> _What needs to be done_
Restate all entries exactly. Skip the images.

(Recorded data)
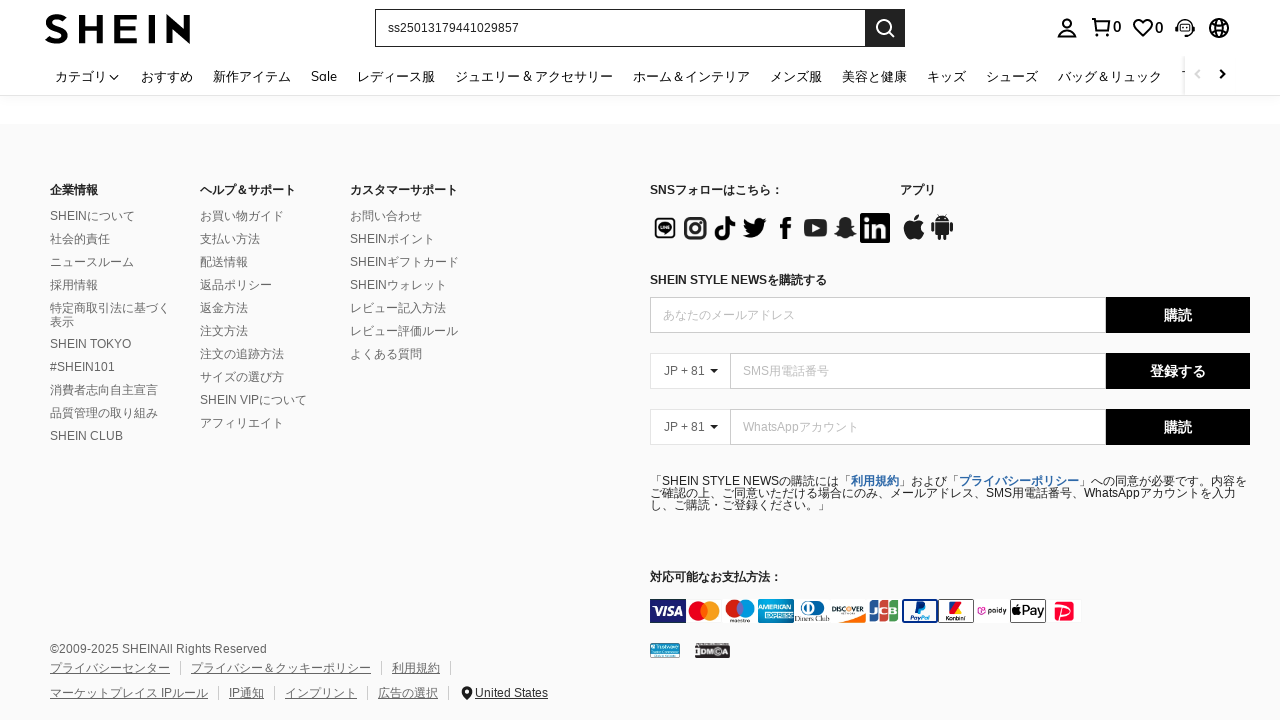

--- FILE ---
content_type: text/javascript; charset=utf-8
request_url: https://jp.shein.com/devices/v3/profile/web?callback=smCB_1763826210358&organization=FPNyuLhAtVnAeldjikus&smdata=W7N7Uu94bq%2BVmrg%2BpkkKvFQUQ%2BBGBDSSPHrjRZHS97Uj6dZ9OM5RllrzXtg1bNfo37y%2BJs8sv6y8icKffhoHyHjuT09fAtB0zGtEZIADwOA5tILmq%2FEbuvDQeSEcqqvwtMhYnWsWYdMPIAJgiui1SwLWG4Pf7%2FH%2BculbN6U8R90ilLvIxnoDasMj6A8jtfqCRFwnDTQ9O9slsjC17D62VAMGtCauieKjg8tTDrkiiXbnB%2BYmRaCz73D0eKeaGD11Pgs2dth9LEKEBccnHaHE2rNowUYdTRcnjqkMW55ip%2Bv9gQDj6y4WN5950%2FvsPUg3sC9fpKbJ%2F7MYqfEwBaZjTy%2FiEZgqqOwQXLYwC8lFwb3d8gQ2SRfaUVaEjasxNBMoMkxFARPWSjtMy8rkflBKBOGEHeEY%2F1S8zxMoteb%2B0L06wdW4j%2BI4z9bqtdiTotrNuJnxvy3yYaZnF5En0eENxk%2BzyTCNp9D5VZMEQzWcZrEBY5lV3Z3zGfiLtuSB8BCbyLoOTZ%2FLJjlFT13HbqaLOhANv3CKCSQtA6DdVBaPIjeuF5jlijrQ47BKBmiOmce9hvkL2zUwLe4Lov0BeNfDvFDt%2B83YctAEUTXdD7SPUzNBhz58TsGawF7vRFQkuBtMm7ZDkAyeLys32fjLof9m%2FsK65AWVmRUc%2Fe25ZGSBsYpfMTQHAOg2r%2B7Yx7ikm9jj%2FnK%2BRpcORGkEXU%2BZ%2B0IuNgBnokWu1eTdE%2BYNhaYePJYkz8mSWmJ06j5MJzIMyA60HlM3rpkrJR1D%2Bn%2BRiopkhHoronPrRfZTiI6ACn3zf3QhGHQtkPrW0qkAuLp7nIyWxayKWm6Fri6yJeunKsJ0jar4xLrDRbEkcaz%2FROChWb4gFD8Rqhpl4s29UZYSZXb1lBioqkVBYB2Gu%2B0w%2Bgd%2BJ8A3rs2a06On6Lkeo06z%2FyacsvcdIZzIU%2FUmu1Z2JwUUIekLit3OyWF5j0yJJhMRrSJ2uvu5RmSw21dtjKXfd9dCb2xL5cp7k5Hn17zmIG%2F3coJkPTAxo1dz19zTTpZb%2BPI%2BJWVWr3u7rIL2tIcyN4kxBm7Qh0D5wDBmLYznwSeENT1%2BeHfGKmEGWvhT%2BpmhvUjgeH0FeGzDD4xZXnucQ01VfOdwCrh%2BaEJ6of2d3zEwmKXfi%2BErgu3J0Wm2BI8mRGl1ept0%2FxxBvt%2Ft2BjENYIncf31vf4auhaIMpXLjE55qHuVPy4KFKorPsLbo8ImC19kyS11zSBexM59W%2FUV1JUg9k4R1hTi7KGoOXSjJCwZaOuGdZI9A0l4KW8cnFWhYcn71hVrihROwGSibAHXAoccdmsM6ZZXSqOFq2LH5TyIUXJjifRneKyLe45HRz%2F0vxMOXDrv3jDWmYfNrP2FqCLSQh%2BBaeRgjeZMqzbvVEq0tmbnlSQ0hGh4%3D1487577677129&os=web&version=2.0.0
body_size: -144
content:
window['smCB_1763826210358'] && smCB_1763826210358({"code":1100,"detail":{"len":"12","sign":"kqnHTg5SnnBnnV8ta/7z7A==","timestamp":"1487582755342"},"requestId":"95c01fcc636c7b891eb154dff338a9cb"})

> _Exercise output_
--- FILE ---
content_type: text/javascript; charset=utf-8
request_url: https://jp.shein.com/devices/v3/profile/web?callback=smCB_1763826210358&organization=FPNyuLhAtVnAeldjikus&smdata=W7N7Uu94bq%2BVmrg%2BpkkKvFQUQ%2BBGBDSSPHrjRZHS97Uj6dZ9OM5RllrzXtg1bNfo37y%2BJs8sv6y8icKffhoHyHjuT09fAtB0zGtEZIADwOA5tILmq%2FEbuvDQeSEcqqvwtMhYnWsWYdMPIAJgiui1SwLWG4Pf7%2FH%2BculbN6U8R90ilLvIxnoDasMj6A8jtfqCRFwnDTQ9O9slsjC17D62VAMGtCauieKjg8tTDrkiiXbnB%2BYmRaCz73D0eKeaGD11Pgs2dth9LEKEBccnHaHE2rNowUYdTRcnjqkMW55ip%2Bv9gQDj6y4WN5950%2FvsPUg3sC9fpKbJ%2F7MYqfEwBaZjTy%2FiEZgqqOwQXLYwC8lFwb3d8gQ2SRfaUVaEjasxNBMoMkxFARPWSjtMy8rkflBKBOGEHeEY%2F1S8zxMoteb%2B0L06wdW4j%2BI4z9bqtdiTotrNuJnxvy3yYaZnF5En0eENxk%2BzyTCNp9D5VZMEQzWcZrEBY5lV3Z3zGfiLtuSB8BCbyLoOTZ%2FLJjlFT13HbqaLOhANv3CKCSQtA6DdVBaPIjeuF5jlijrQ47BKBmiOmce9hvkL2zUwLe4Lov0BeNfDvFDt%2B83YctAEUTXdD7SPUzNBhz58TsGawF7vRFQkuBtMm7ZDkAyeLys32fjLof9m%2FsK65AWVmRUc%2Fe25ZGSBsYpfMTQHAOg2r%2B7Yx7ikm9jj%2FnK%2BRpcORGkEXU%2BZ%2B0IuNgBnokWu1eTdE%2BYNhaYePJYkz8mSWmJ06j5MJzIMyA60HlM3rpkrJR1D%2Bn%2BRiopkhHoronPrRfZTiI6ACn3zf3QhGHQtkPrW0qkAuLp7nIyWxayKWm6Fri6yJeunKsJ0jar4xLrDRbEkcaz%2FROChWb4gFD8Rqhpl4s29UZYSZXb1lBioqkVBYB2Gu%2B0w%2Bgd%2BJ8A3rs2a06On6Lkeo06z%2FyacsvcdIZzIU%2FUmu1Z2JwUUIekLit3OyWF5j0yJJhMRrSJ2uvu5RmSw21dtjKXfd9dCb2xL5cp7k5Hn17zmIG%2F3coJkPTAxo1dz19zTTpZb%2BPI%2BJWVWr3u7rIL2tIcyN4kxBm7Qh0D5wDBmLYznwSeENT1%2BeHfGKmEGWvhT%2BpmhvUjgeH0FeGzDD4xZXnucQ01VfOdwCrh%2BaEJ6of2d3zEwmKXfi%2BErgu3J0Wm2BI8mRGl1ept0%2FxxBvt%2Ft2BjENYIncf31vf4auhaIMpXLjE55qHuVPy4KFKorPsLbo8ImC19kyS11zSBexM59W%2FUV1JUg9k4R1hTi7KGoOXSjJCwZaOuGdZI9A0l4KW8cnFWhYcn71hVrihROwGSibAHXAoccdmsM6ZZXSqOFq2LH5TyIUXJjifRneKyLe45HRz%2F0vxMOXDrv3jDWmYfNrP2FqCLSQh%2BBaeRgjeZMqzbvVEq0tmbnlSQ0hGh4%3D1487577677129&os=web&version=2.0.0
body_size: -144
content:
window['smCB_1763826210358'] && smCB_1763826210358({"code":1100,"detail":{"len":"12","sign":"kqnHTg5SnnBnnV8ta/7z7A==","timestamp":"1487582755342"},"requestId":"95c01fcc636c7b891eb154dff338a9cb"})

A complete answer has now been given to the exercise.